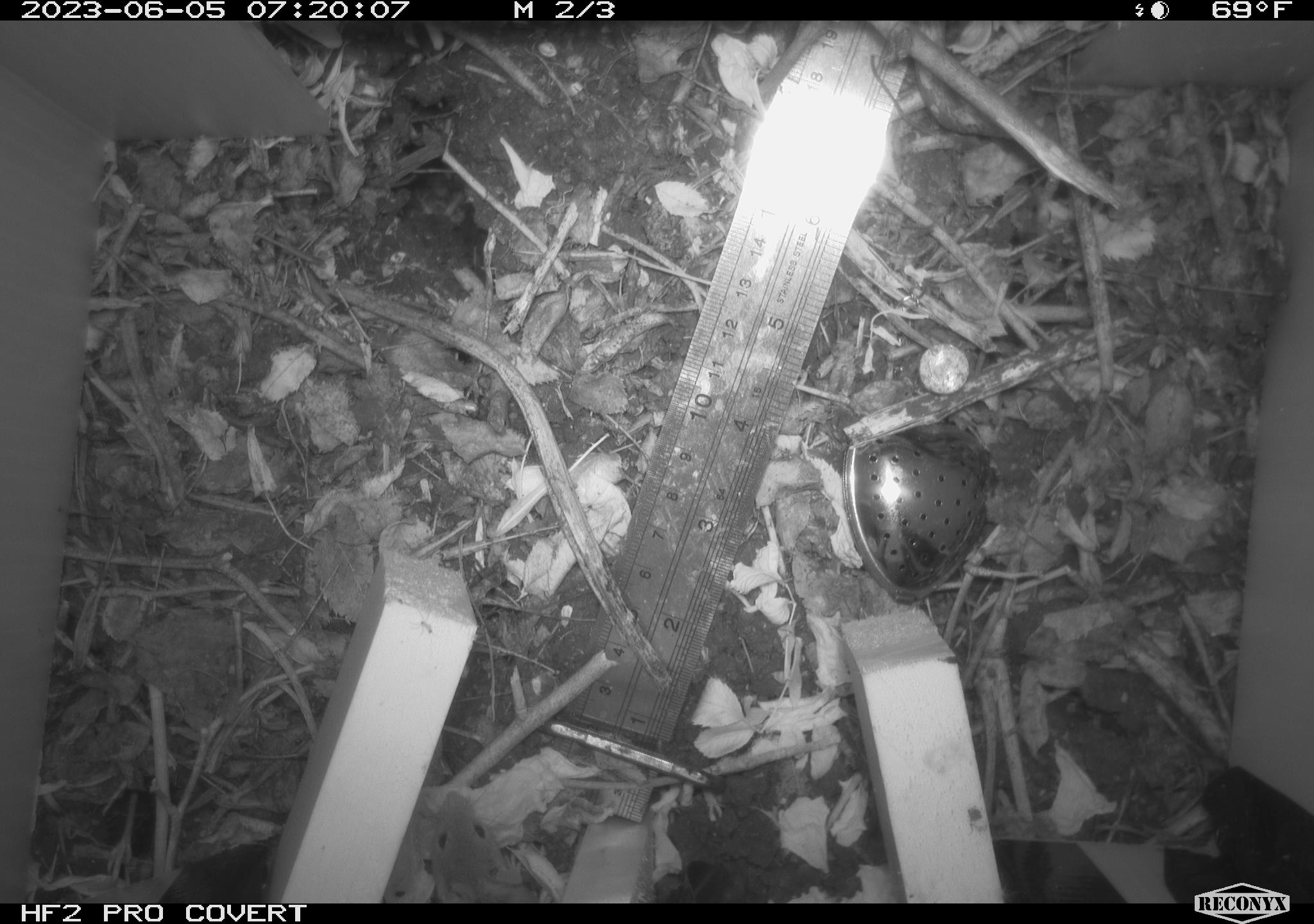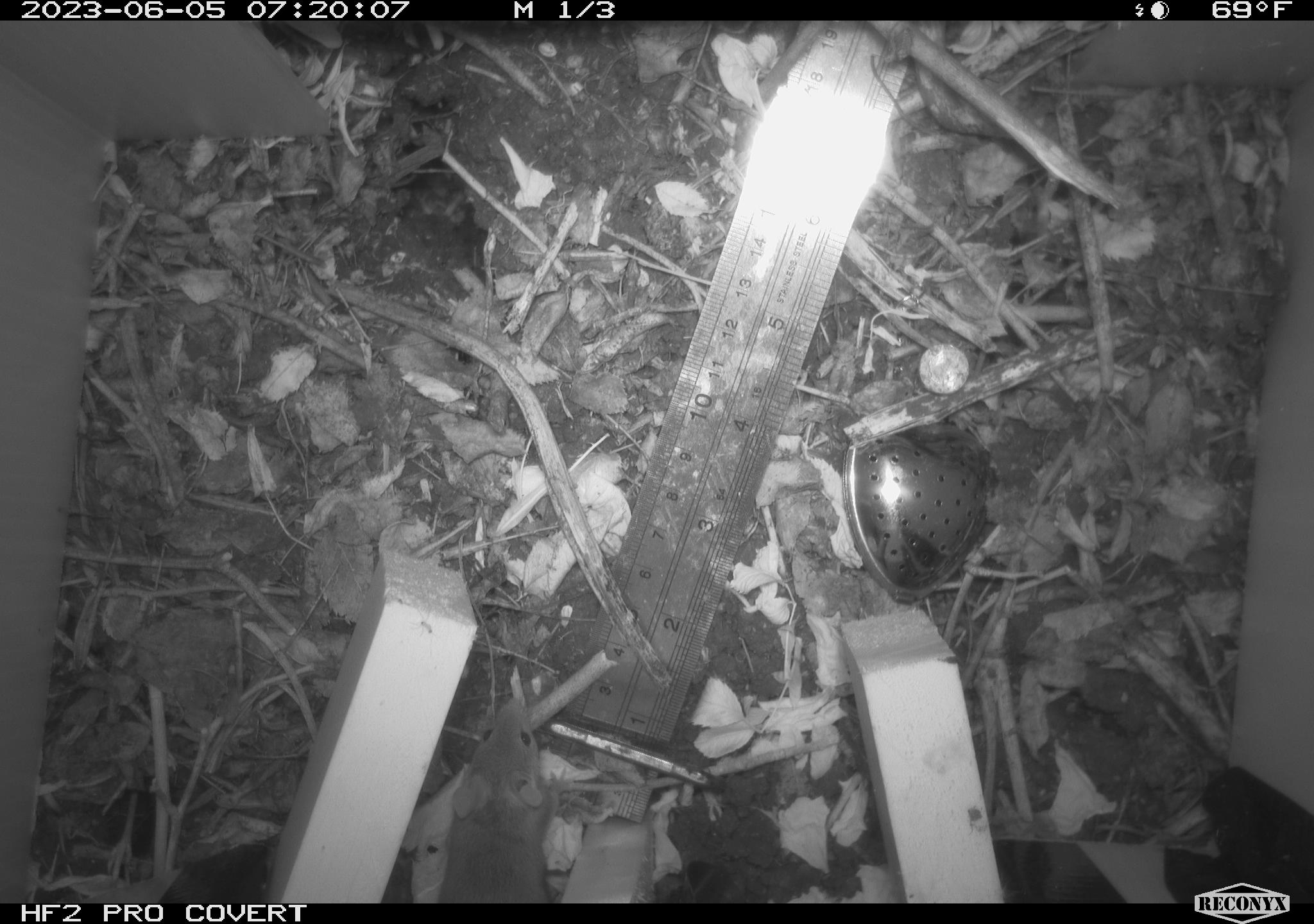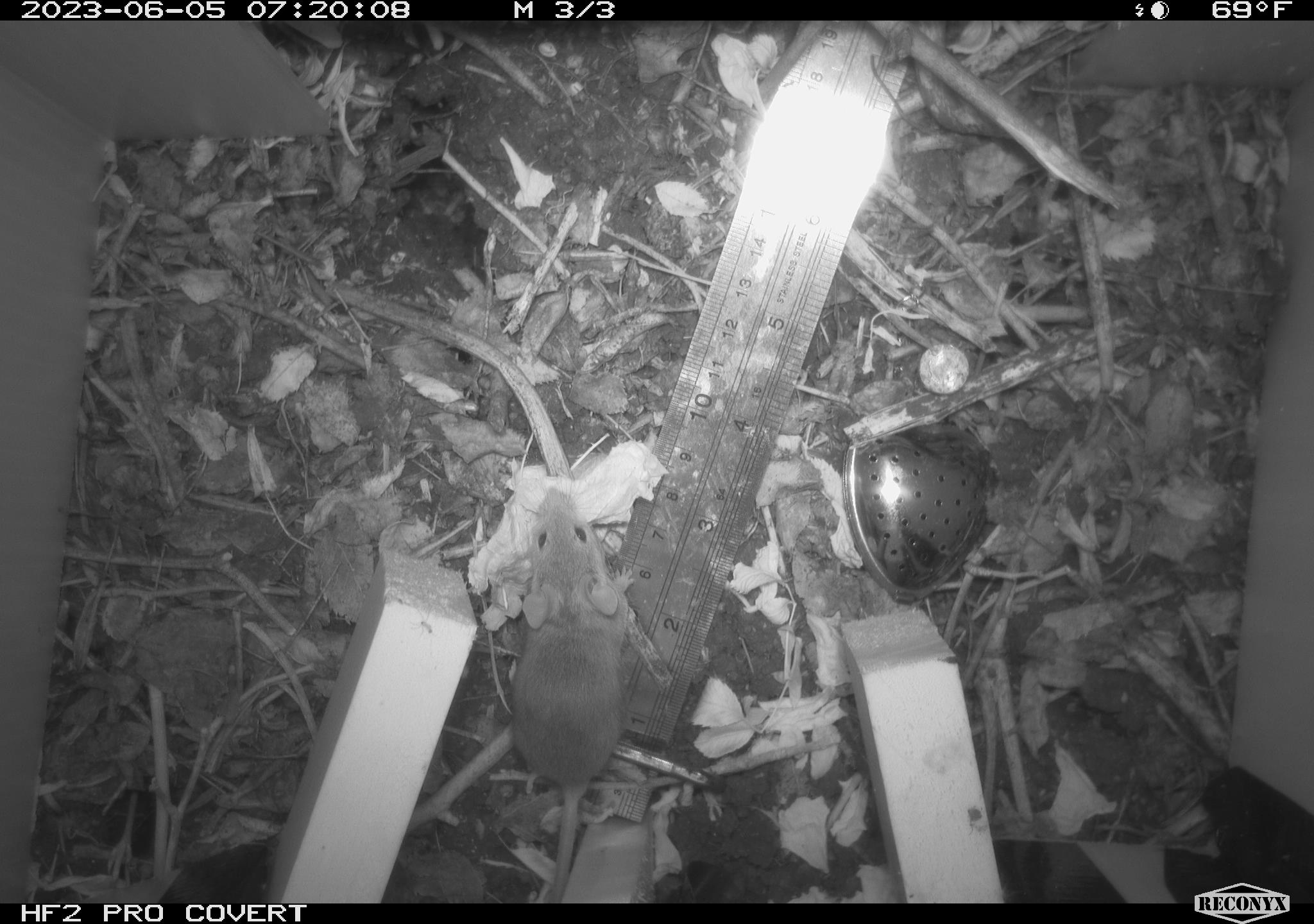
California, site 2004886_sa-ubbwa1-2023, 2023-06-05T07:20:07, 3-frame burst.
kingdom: Animalia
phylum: Chordata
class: Mammalia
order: Rodentia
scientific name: Rodentia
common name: mouse species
***
Each line from the one containing "kingdom: Animalia" through the last line of the material must be restated word for word, with no other text.

kingdom: Animalia
phylum: Chordata
class: Mammalia
order: Rodentia
scientific name: Rodentia
common name: mouse species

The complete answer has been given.